Children belong not to parents, but to the whole community. So claimed Melissa Harris-Perry in a recent MSNBC promo spot that has sparked heated controversy.

Harris-Perry argued that if we are going to start investing adequately in our public schools, “we have to break through our kind of private idea that kids belong to their parents or kids belong to their families and recognize that kids belong to whole communities.”

Now, if she simply meant that families and community members should support each other with neighborly gestures, such as—to take her own example—offering to drive a child home from school when the parents temporarily cannot, then her position is hardly controversial.

But her words are much more than just an exhortation to neighborliness or volunteerism. They reflect the troubling but not uncommon view that the education of children, particularly their formal education, is first and foremost the task of the state rather than parents, and that the state has primary educational authority over children, at least once they are old enough to attend school.

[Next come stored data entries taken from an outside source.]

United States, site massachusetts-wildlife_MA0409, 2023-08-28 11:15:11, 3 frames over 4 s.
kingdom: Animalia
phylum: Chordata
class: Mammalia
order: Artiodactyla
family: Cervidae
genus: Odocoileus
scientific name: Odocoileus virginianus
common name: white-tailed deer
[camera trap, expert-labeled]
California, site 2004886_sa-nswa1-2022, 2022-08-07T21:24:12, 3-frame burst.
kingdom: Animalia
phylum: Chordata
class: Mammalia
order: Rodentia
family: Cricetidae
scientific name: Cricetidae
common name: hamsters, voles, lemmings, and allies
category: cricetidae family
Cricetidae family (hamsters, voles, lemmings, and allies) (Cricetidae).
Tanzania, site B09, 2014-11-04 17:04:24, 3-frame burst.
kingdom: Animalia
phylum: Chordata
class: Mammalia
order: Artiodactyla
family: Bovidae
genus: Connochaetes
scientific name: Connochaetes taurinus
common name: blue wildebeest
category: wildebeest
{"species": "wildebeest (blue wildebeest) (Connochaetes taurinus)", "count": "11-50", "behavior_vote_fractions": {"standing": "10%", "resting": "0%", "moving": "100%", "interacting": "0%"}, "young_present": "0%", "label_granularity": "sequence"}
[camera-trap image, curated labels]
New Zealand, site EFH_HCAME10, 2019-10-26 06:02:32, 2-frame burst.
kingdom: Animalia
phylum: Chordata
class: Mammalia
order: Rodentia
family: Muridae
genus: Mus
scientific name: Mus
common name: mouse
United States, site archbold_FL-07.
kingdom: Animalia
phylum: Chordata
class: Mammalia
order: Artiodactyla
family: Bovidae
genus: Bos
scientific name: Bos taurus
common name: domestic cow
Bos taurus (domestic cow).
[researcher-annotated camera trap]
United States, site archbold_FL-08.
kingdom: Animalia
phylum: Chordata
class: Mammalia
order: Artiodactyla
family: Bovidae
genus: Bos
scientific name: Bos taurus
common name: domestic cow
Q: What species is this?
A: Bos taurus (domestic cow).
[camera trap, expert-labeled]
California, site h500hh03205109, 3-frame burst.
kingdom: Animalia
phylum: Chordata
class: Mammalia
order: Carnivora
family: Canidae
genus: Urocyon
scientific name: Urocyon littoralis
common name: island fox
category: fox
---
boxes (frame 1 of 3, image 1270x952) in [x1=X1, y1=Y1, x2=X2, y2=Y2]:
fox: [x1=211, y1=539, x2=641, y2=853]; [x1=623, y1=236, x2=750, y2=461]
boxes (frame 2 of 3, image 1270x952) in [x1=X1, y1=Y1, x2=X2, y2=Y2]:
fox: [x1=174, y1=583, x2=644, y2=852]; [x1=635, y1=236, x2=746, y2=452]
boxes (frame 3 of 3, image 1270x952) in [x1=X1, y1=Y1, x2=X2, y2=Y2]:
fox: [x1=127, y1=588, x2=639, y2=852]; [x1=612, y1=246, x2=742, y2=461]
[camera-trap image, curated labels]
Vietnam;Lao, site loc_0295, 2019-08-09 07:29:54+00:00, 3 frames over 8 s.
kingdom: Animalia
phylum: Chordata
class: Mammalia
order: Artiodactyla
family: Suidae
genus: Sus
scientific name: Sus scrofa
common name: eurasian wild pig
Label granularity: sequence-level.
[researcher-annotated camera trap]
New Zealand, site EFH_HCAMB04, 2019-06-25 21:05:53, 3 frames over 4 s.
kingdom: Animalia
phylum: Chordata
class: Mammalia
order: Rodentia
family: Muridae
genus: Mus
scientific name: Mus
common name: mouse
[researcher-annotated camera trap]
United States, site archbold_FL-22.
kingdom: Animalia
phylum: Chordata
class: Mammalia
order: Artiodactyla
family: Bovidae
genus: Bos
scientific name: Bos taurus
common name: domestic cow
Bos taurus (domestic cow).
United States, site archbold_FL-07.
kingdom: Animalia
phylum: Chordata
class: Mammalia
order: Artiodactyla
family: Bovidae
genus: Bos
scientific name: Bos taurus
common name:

This is effectively the position that political theorists such as Amy Gutmann and Stephen Macedo take when they argue, for instance, that the state can and should require children to be exposed to values and ways of life that conflict with those they are learning at home, that the state at least in principle has the right to mandate such “diversity education” programs even in private schools and home schools, and that parents in principle have no right to opt their children out of such programs, even if they have a moral or religious objection to their content.